Nel settembre scorso, dopo una settimana lavorativa a Milano -o Arbeitstadt, come l'ha chiamata un amico nella Lingua Tertii Imperii- svoltasi proprio in corrispondenza con l'assassinio di Abdul William Guibre, chi scrive ha verificato su vari organi di stampa il molto spazio dedicato alle reazioni di politicanti il cui problema principale è quello di stigmatizzare eventuali reazioni popolari al perdurante stato di cose; il più delle volte una fantomatica "sinistra" (un areale politico che per i politicanti comincia laddove per un essere rispettoso di sé si colloca il liberalismo classico di stampo cavouriano) è immancabilmente accusata di "strumentalizzare" eventi del genere; una prassi anche questa d'uso corrente e che nel canaio propagandistico che ha preso il posto della comunicazione politica si è rivelata molto produttiva.

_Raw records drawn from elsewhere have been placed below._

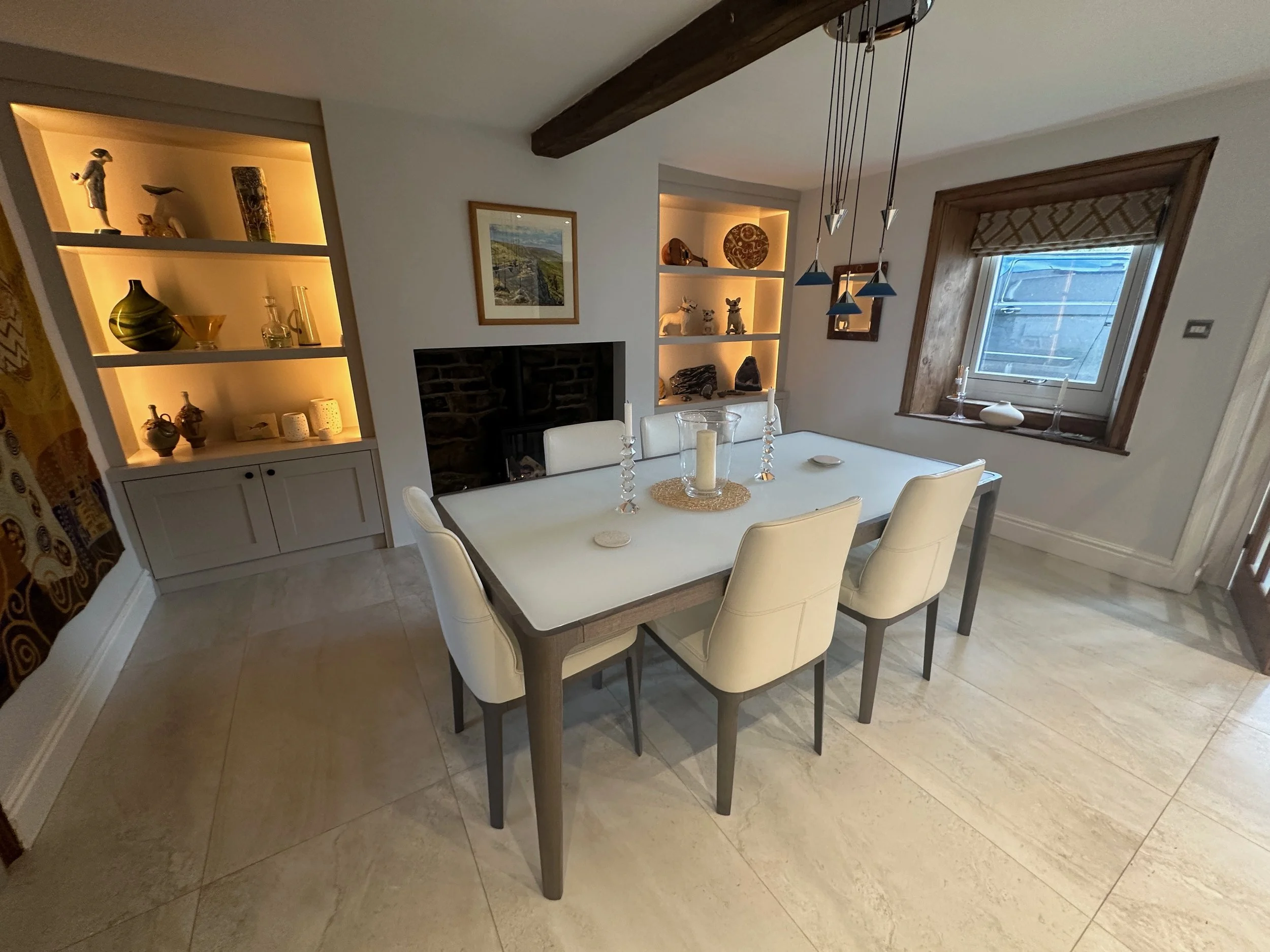  dining room with a white table and six cream-colored chairs, with a candle centerpiece, in front of a brick fireplace, flanked by two shelves with decorative items, a window with a brown wood frame, and a chandelier hanging above the table.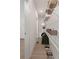 Organized walk-in closet with shelving, hanging space, and wood flooring at 913 Spencer Ave, Atlanta, GA 30318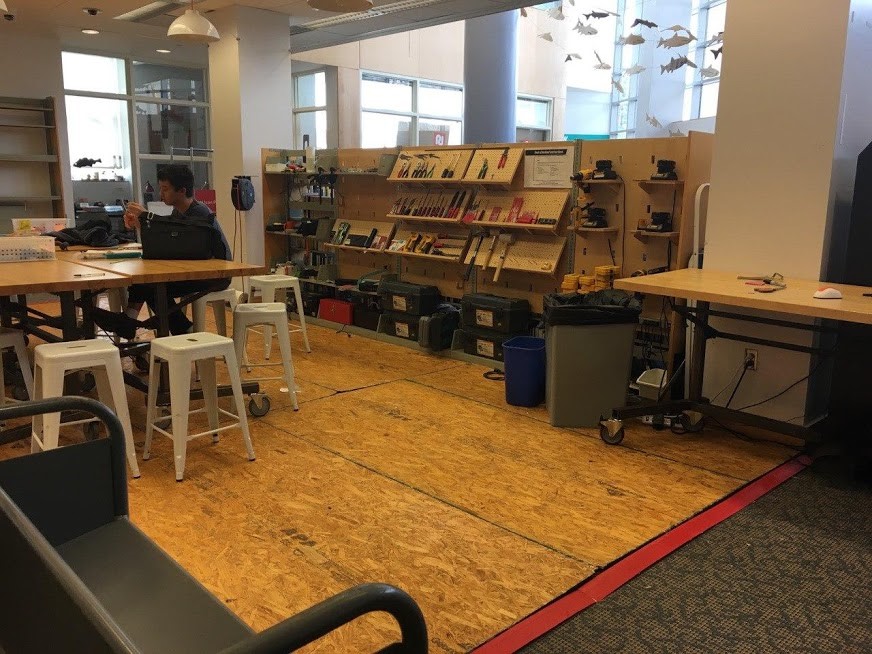 A table and stools next to shelves of tools.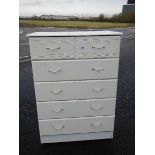A 2 over 4 white chest of drawers.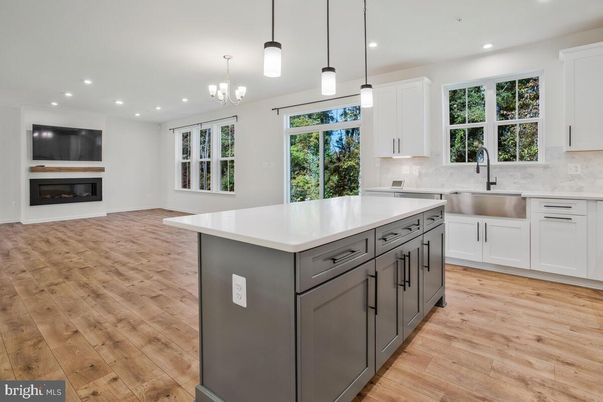 Chandelier, Fireplace, Interior, Kitchen, Pendant Lights, Recessed Lighting, Wood Texture Flooring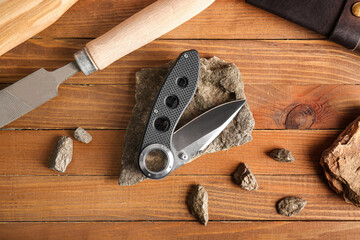 Folding pocket knife with rubberized handle on wooden table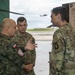Three military personnel are engaged in a discussion near a briefing board labeled 'Intelligence/AMSO Integration' at what appears to be a military aviation facility. One individual wears a Polish military uniform with a Polish flag patch, while the other two wear U.S. Army OCP (Operational Camouflage Pattern) uniforms, one identified by a name tape reading 'BOLTEN'. A helicopter is visible in the background on the airfield.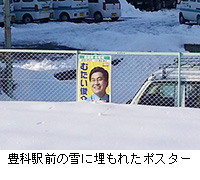 写真：豊科駅前の雪に埋もれたポスター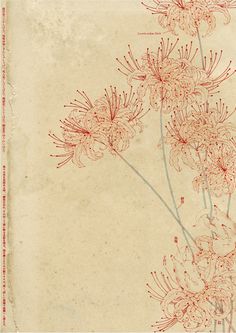 an old paper with red ink on it and some flowers in the middle, sitting next to each other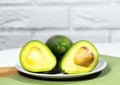 Halves of Ripe Avocado on bowl served on table, Green and white background, Healthy oily food, Keto diet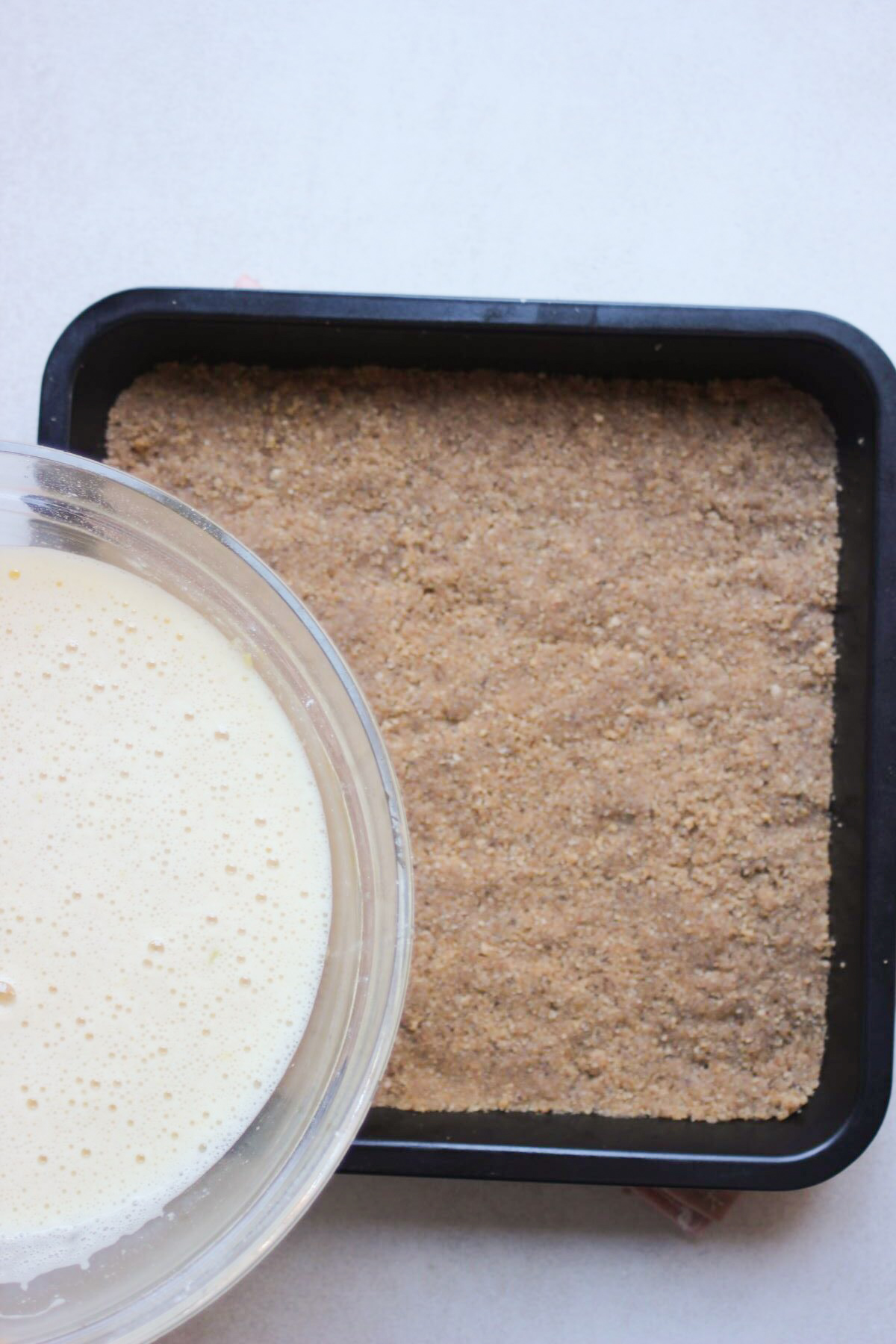 A glass bowl with liquid is about to be poured into a square baking pan with a cookie base.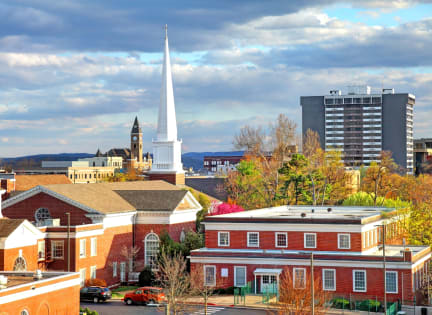 a view of the city of providence with a church steeple and other buildings
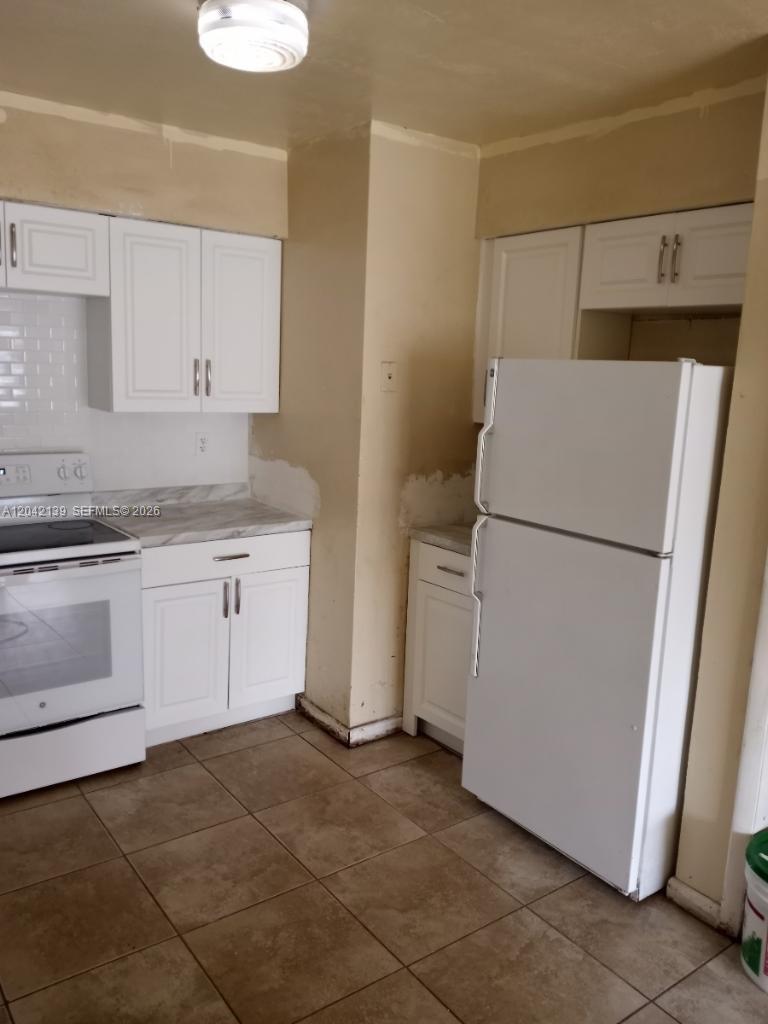 A kitchen features white cabinets, a white refrigerator, a white stove, and tiled flooring — 2901 NW 50th St, Miami FL 33142, MIAMI, FL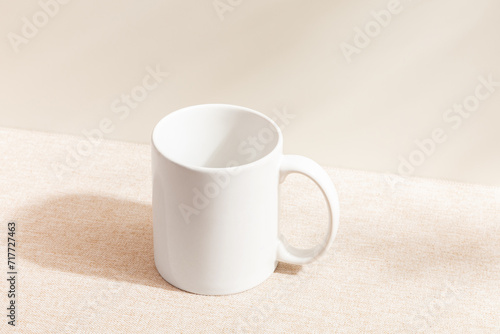 White mug isolated on wood background. Drinking water. White mug. Beverage. Fabric surface. Simplicity. Minimalist object. Space for text. Mockup. Ceramic. Cup of coffee. Morning time.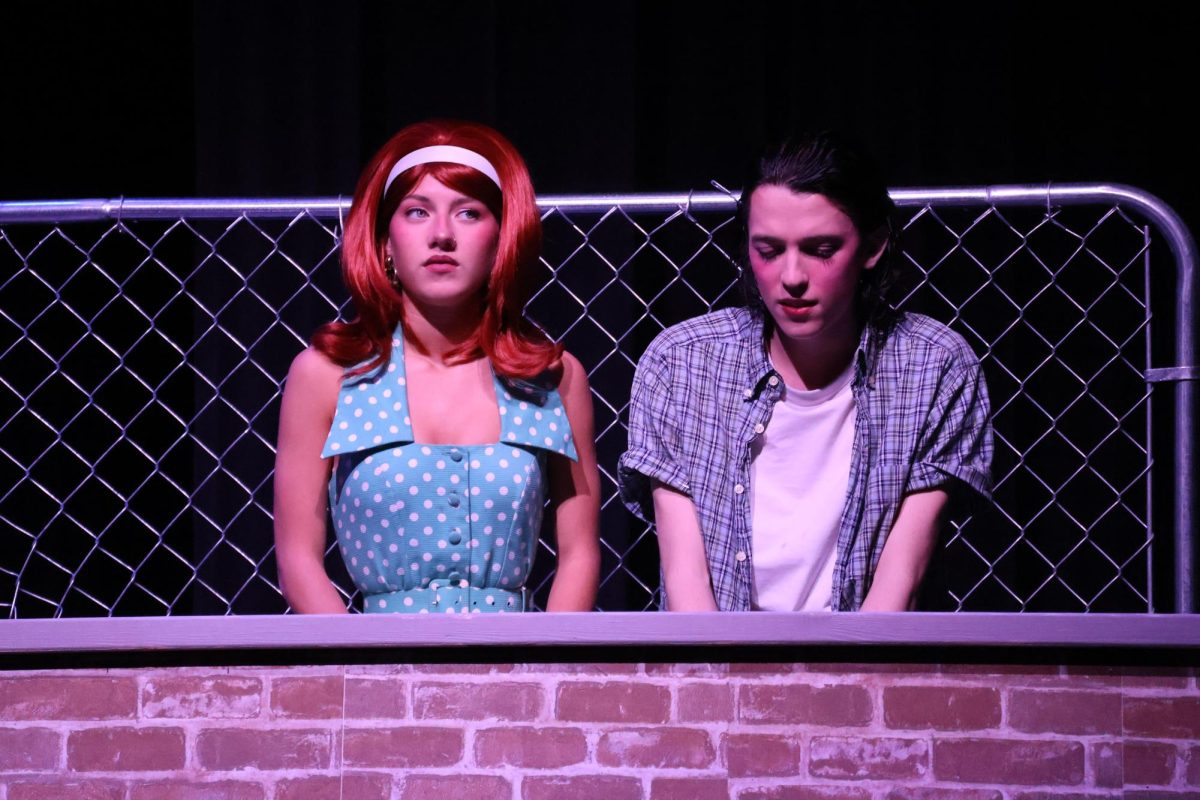 Cherry (Clara Dandurand) and Ponyboy (Sam Hannig) talk together about their life at the drive-in movies.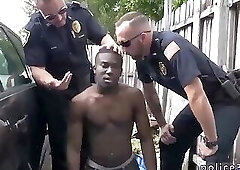 Two White Cops Having Their Way With A Black Perp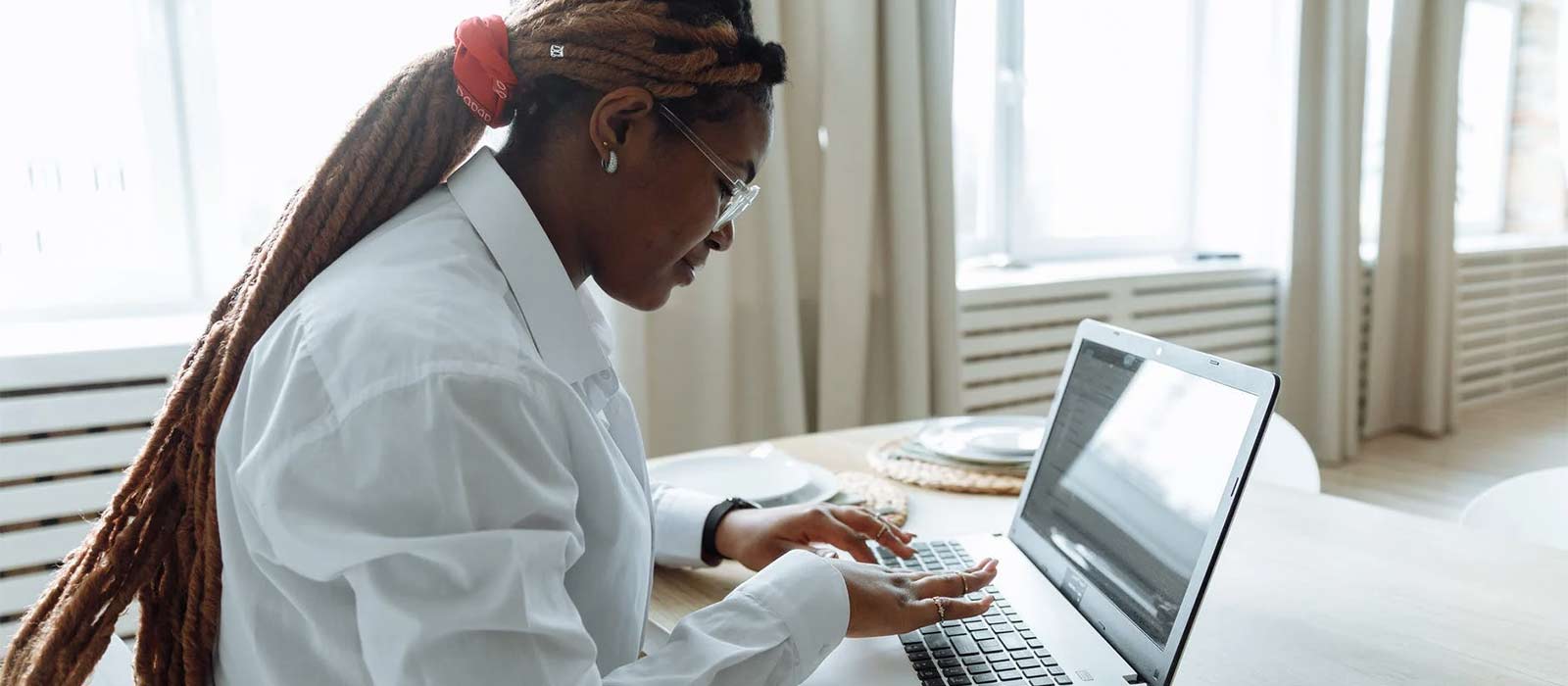 woman typing on a laptop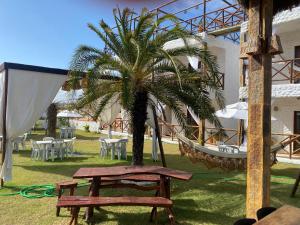 een hangmat en een palmboom naast een gebouw bij Pousada Villa La Creta in Amontada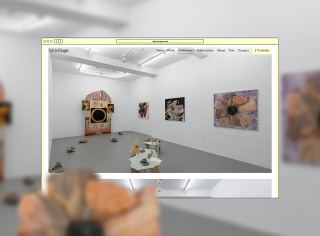 Virtual gallery exhibition space with white walls and gray flooring displaying mixed media artworks including paintings, sculptural objects, and installations featuring warm earth tones and abstract forms.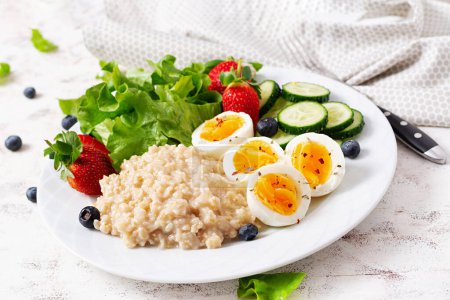 Photo for Breakfast oatmeal porridge with boiled eggs, cucumber and strawberry. Healthy balanced food. - Royalty Free Image
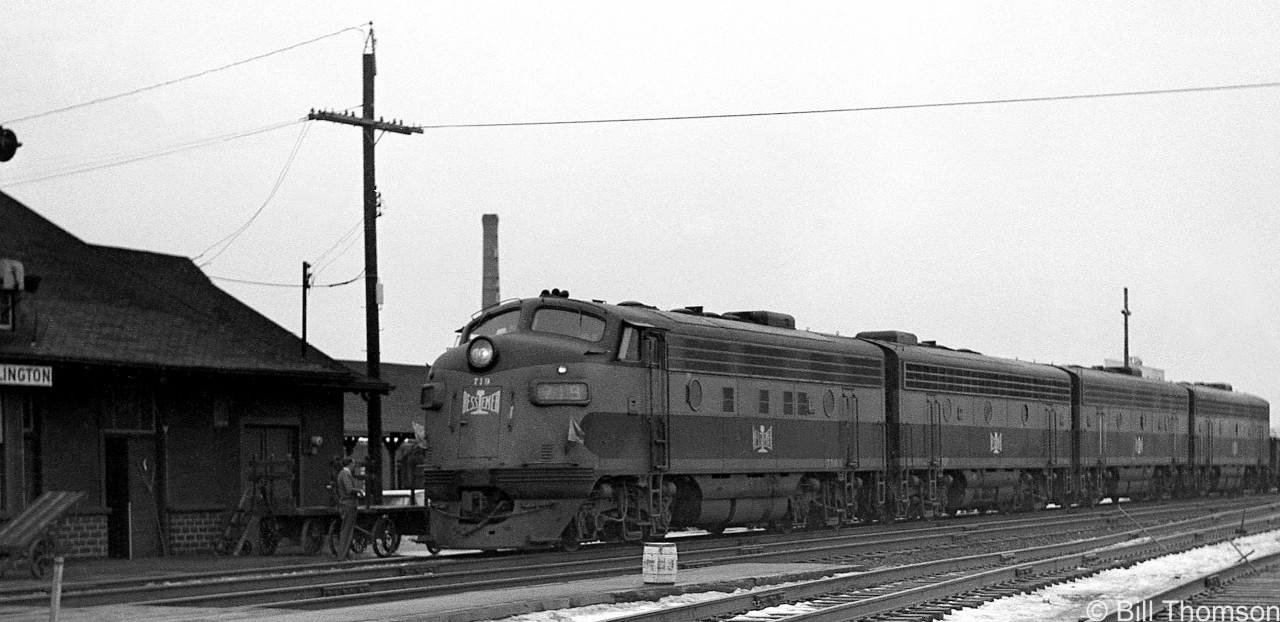 An A-B-B-B set of Bessemer & Lake Erie F-units on loan to CN are shown heading eastbound past Burlington station on CN's Oakville Sub in 1964. CN had a number of B&LE F's on lease in the mid-late 1960's period.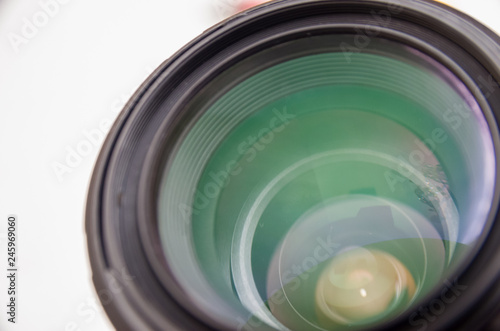 Photo lens or video lens close up on white background, goal, concept for photographer, cameraman, job, search for photographer, journalist, videographer for work. Photo lens repair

I comunicati stampa dei politici, e ancor più i commenti postati dai lettori di quotidiani on-line che ne offrono la possibilità, offrono un quadro realistico della bassezza raggiunta dai sudditi, e che i politici "liberamente" eletti incarnano e sublimano a meraviglia: esiste un settore molto numeroso dell'opinione pubblica che ritiene comprensibile ammazzare qualcuno a colpi di spranga per il furto di un po' di dolci. Basta che la cosa non faccia scendere il valore degli immobili, per carità; quindi fatelo lontani dalle mie finestre e soprattutto state attenti a non sporcare il marciapiede!
Milano è una città occidentale, ossia un inferno sulla terra. Ci si va a lavorare, appunto, essendo praticamente un reato d'opinione il pensare di farvi altro. Spiace soltanto che le forze vive che ancora vi allignano, come gli attivisti che hanno dato luogo al corteo tenutosi pochi giorni dopo l'omicidio, non riescano ad unirsi per lottare veramente contro un "Occidente" che da un bel pezzo ha smesso di essere qualcosa di diverso da un macinatore di esistenze. Una lotta quotidiana, grigia, prosaica, punt'affatto eroica o gioiosa, contro un totalitarismo consumista che dopo averti divorato la vita si impegna a divorarti anche l'anima.